Text under study
++++++++++

The construction of Sydney’s new airport is directly injecting more than $100 million into businesses in Western Sydney, as new vision shows the incredible transformation of the site since earthworks began.
Western Sydney Airport (WSA) chief executive Simon Hickey said more than 20 million cubic metres of earth has been moved to date in what is one of the biggest earthmoving challenges in Australian history.
“Construction of Western Sydney International has already led to more than $100 million being contracted to businesses across Western Sydney and we are only at the beginning of the build,” Hickey said.
“These Western Sydney businesses – from Indigenous businesses to small and family-run businesses – are delivering equipment and services we need to build Sydney’s new airport. Beyond this direct investment, we know the flow-on effects of this economic stimulus go much further when it comes to boosting the local economy, whether it’s the construction worker buying lunch at the local café or refueling at the local petrol station.”
Mr Hickey noted that Sydney’s future airport is continuing to exceed all employment targets for local, Indigenous and learning workers. Half the project’s workforce is from Western Sydney, exceeding the construction phase target of 30 percent. From 2026 when the airport opens, at least 50 percent of people working at the airport must be from Western Sydney.
“This project will be a game-changer for Western Sydney locals who want to work closer to home and have more time to spend with their families, not just in the construction phase, but for many decades to come. It’s more important than ever that a nation-building project like Western Sydney International gets on with the task of creating jobs and driving the local investment Western Sydney needs to recover from the pandemic,” he remarked.
Frank Zammit, managing director of local subcontractor Two Way Cranes, said he is proud to see his cranes at work on the airport construction site.
“I’m a proud Bringelly boy and have lived in Western Sydney all my life – my family were local dairy farmers in the area – and watching the progress being made here and being a part of it is so exciting,” Zammit said.
“It’s exciting to be playing a part in the future development of Western Sydney and it’s great to see the opportunities the airport is already bringing to local businesses and workers.”
A new timelapse animation demonstrates the significant engineering feat underway to build Western Sydney International (Nancy-Bird Walton) Airport, using 3D survey scans combined with high-grade satellite imagery to capture the evolving topography of the massive 1,780-hectare site.
In related news, Australia’s largest and only listed airport operator Sydney Airport Holdings announced today, 8 November, that it has agreed to accept a US$17.46 billion takeover bid from an infrastructure investor group in one of Australia’s biggest ever buyouts, according to a Reuters report.

++++++++++

Records provided
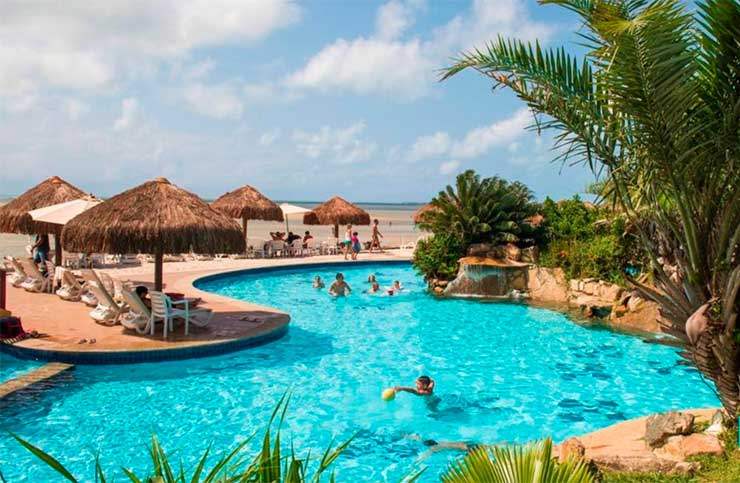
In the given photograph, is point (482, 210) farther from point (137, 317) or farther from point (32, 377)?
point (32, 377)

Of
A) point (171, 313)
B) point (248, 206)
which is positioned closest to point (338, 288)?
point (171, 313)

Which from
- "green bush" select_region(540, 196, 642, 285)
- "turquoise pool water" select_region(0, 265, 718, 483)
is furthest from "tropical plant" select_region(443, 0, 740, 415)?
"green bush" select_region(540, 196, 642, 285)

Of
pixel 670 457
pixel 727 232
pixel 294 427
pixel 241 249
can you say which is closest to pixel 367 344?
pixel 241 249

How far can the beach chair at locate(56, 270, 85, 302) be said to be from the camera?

++++++++++

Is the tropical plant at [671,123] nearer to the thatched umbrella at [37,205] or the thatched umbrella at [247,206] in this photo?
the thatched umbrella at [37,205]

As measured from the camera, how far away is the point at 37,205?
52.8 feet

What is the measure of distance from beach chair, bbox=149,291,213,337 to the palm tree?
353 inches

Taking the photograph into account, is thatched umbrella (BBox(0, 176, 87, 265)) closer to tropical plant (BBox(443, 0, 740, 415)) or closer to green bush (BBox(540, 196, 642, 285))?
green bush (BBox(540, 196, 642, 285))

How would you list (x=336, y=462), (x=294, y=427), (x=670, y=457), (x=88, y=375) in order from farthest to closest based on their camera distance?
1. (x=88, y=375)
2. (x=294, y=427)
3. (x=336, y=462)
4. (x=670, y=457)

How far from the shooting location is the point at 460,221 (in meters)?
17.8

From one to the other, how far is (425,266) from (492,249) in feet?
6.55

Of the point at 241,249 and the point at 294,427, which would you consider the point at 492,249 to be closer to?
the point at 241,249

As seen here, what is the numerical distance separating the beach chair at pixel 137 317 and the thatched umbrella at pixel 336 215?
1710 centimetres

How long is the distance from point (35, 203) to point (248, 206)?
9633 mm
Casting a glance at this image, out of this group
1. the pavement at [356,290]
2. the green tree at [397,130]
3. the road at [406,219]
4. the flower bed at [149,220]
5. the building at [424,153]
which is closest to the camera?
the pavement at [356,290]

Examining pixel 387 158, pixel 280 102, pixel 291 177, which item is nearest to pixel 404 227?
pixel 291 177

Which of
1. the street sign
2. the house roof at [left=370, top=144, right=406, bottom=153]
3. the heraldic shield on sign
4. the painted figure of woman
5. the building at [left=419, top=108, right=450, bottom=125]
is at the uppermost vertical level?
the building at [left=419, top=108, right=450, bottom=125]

++++++++++

Instructions
1. Swap "workforce" for "labor force" in the airport article passage starting at "Mr Hickey noted" and ending at "from Western Sydney.", and give that passage back with the change made.
2. In the airport article, why does Hickey say it is more important than ever that the project gets on with creating jobs and driving local investment? Answer in one to three sentences.
You won't need the records for this work.

Answers to each task
1.
Mr Hickey noted that Sydney’s future airport is continuing to exceed all employment targets for local, Indigenous and learning workers. Half the project’s labor force is from Western Sydney, exceeding the construction phase target of 30 percent. From 2026 when the airport opens, at least 50 percent of people working at the airport must be from Western Sydney.

2. Hickey says Western Sydney needs that local investment to recover from the pandemic.